E dizendo depois de outro lado: “meu Deus, eu Vos dou graças por me terdes dado aqueles que são menos do que eu porque para esses eu sou um conduto vosso. Vós vos dignais por meio meu, chegar até eles. E amo essa hierarquia e amo o lugar onde Vós me pusestes nessa hierarquia. Eu o amo de tal maneira, que se fosse de vossa glória, eu quereria ser o último; se fosse de vossa glória eu aceitaria de ser o primeiro, pedindo-vos para o ser de modo inteiramente abnegado, sem nenhum orgulho, sem nenhum apego, só por vossa glória. Vós me pusestes no meio. Eu vos agradeço Senhor, e fico como elo que une esses dois extremos e assegura assim a perfeição de Vossa própria imagem. Entre o muito pequeno e o muito grande, estou eu. E é com essa coesão do muito pequeno com o muito grande que especialmente brilha a vossa glória. Aqui estou eu para Vos prestar esse serviço. Louvado sejais.

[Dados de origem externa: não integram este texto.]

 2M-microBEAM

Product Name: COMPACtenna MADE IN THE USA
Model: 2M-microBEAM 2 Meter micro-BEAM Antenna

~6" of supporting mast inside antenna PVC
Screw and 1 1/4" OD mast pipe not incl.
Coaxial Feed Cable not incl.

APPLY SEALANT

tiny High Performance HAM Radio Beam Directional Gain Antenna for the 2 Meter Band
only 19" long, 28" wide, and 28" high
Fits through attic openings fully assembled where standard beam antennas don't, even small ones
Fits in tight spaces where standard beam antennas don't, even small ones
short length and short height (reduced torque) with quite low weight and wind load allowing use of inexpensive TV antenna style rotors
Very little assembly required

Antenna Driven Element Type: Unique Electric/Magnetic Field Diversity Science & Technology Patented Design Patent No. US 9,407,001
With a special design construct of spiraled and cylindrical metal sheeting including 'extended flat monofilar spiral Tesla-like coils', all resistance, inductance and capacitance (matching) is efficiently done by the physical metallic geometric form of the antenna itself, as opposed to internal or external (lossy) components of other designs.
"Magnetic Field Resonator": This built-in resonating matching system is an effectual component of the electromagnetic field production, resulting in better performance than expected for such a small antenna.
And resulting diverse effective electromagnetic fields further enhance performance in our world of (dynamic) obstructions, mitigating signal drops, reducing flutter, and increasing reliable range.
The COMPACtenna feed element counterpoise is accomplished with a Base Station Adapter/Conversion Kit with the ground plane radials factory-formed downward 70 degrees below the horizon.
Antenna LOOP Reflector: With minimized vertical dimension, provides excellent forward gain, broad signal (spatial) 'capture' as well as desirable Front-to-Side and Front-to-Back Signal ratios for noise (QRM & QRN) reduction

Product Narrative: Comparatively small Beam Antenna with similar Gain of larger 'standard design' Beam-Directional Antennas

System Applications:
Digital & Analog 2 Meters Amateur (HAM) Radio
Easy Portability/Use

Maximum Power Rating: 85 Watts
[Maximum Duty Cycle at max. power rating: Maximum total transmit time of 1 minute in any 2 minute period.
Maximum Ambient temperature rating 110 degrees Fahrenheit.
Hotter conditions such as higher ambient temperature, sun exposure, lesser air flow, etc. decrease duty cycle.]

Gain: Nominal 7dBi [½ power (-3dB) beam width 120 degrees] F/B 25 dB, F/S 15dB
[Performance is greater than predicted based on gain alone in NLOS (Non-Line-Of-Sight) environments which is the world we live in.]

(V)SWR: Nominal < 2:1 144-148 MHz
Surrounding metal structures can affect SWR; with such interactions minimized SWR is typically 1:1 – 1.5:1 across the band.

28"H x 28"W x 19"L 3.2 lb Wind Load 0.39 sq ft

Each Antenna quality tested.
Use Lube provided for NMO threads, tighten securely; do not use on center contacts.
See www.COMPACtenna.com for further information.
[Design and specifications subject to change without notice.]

Me parece que é inteiramente ordenado, inteiramente conforme à exposição de São Tomás de Aquino.

Então haveria aqui um exercício, dentro da linha que eu falei quinta-feira, exercício oposto, sobre o qual eu não devo me estender, mesmo porque falando, eu me deixei levar pela atração que o tema exerce sobre mim e falei um pouco mais do que eu queria. Mas o exercício oposto entra pelos olhos: sempre que se nota qualquer coisa de cacofônico, de chocante, de aberrante dentro do mundo moderno, nós procurarmos no que é que está negado ali o princípio da hierarquia.

É uma lindíssima coisa que cabe ali também, e que de algum modo está relacionada com todas as formas de aberração do mundo moderno, com todas as formas de torpeza do mundo moderno.

Então também aí, no exame de consciência, nós procurarmos ver se cada vez que uma coisa péssima dessa aparece diante de nós, nós notamos porque não notando, nos habituamos; nos habituando, acabamos de amar. Então se nós notamos, se nós detestamos, se nós oferecemos um ato de reparação a Nossa Senhora, se nós pedimos a destruição daquilo.

Aí estaria um esquema muito rápido de um dos aspectos característicos da vida espiritual conduzida segundo os ditames da TFP. Não segundo doutrinas inventadas por mim, mas como os senhores veem por esse pequeno trecho – há muitos outros de São Tomás de Aquino sobre isso  – como se os senhores veem por esse pequeno trecho que tem a vantagem de ser muito conciso, muito claro, muito didático; como os senhores veem por este pequeno trecho, baseado na melhor doutrina católica.

Com isso, a reunião está terminada e nós podemos encerrar.